Written request 1 :: Quote the passage of the haircut and discount-store post verbatim, from "I went out tonight" up to and including "and discount stores.".
Written request 2 :: Continue the post about the haircut and the discount stores, picking up right after its final sentence.

Page ::
_ _ _ _

I went out tonight to get a haircut and a flu shot, and I almost came back with a disco ball and a giant ceramic grizzly bear head.  Because I’m that kind of guy.

And because those things were CHEAP.  I finally found something I’d been missing since I moved away from Queens so many years ago — a cool ethnic neighborhood.  Virginia does have them!  And they’re just full of really cool, friendly people; Mom-and-Pop businesses; and discount stores.

The discount stores are occasionally confusing to navigate —  I found  socks, wristwatches, Mary statuettes and cereal, for example all displayed neatly side by side.  But everything costs so LITTLE.  I swear that there was a man-size metal Christmas tree for $10.

My haircut was inexpensive too.  I flirted with the Spanish woman who rang me up, employing what little Spanish I have a handle on.  It totally fell flat.  When I lived in Queens the Spanish girls down the street at the deli would break into peals of laughter whenever I said, “Estoy en fuego por tu.”  I’ll try that line next time.

_ _ _ _

[Extracted records]
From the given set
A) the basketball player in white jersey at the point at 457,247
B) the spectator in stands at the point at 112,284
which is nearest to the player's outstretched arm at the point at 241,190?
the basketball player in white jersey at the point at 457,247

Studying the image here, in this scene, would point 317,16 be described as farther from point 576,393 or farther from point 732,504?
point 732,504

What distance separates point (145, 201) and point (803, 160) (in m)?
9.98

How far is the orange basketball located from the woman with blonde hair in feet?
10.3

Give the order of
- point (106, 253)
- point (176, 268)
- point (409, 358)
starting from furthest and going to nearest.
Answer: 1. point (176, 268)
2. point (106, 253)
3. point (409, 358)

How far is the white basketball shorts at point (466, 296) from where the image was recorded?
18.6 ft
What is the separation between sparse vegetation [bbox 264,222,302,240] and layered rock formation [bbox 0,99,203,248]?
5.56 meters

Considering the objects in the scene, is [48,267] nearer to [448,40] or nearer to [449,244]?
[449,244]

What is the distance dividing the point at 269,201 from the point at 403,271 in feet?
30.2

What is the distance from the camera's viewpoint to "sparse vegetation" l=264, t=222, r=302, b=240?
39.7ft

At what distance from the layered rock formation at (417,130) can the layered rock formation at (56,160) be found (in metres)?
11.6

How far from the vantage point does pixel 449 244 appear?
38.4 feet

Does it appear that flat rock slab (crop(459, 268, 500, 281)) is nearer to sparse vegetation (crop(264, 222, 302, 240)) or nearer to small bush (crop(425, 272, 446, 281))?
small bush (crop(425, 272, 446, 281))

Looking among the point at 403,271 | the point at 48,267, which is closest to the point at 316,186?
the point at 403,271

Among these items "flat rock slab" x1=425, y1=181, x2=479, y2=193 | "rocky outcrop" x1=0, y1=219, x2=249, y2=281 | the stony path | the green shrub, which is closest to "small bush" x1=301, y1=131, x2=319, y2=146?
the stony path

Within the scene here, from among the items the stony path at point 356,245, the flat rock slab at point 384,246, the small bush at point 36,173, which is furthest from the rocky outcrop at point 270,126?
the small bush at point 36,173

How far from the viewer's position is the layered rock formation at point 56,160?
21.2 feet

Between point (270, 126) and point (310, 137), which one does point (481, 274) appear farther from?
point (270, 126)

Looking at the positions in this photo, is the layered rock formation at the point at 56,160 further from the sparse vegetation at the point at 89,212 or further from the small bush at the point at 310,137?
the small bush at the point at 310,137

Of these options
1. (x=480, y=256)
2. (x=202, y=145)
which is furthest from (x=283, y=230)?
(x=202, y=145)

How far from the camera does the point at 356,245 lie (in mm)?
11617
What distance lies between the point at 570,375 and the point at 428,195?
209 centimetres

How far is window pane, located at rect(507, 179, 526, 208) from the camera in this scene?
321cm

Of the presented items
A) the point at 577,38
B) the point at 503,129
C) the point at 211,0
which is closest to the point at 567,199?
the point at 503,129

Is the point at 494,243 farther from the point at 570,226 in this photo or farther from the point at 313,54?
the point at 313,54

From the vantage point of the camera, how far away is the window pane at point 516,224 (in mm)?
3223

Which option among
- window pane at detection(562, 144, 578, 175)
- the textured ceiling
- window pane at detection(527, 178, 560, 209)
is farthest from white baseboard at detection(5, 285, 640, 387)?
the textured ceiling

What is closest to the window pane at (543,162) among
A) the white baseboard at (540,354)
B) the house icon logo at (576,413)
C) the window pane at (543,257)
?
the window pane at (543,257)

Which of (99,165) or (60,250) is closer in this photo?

_ _ _ _

Task response 1 ::
I went out tonight to get a haircut and a flu shot, and I almost came back with a disco ball and a giant ceramic grizzly bear head.  Because I’m that kind of guy.

And because those things were CHEAP.  I finally found something I’d been missing since I moved away from Queens so many years ago — a cool ethnic neighborhood.  Virginia does have them!  And they’re just full of really cool, friendly people; Mom-and-Pop businesses; and discount stores.

Task response 2 ::
I also saw one of those “Chicken Pollo” restaurant signs across the highway from the haircut place.  But I though it said “Chicken Polio,” because I left my glasses at home, and I ate at Wendy’s, which had a sign that I could read.

Anyway, check out the Christmas tree and Christmas mug I bought below!  They are my first Christmas decorations of the year.  Although … maybe the tree actually DOES lend credence to the perceived “War on Christmas,” because, seriously, the price tag only says, “TREE, metal layered.”  And … it’s red.  (I’ve lost track of whether that’s a good thing or a bad thing.)  I should write an angry letter to the people in China who made it.

I still want that ceramic grizzly bear head.

Can a single guy still shop at “Family Dollar?”

Honestly?  This entire post is kinda sad on number of levels.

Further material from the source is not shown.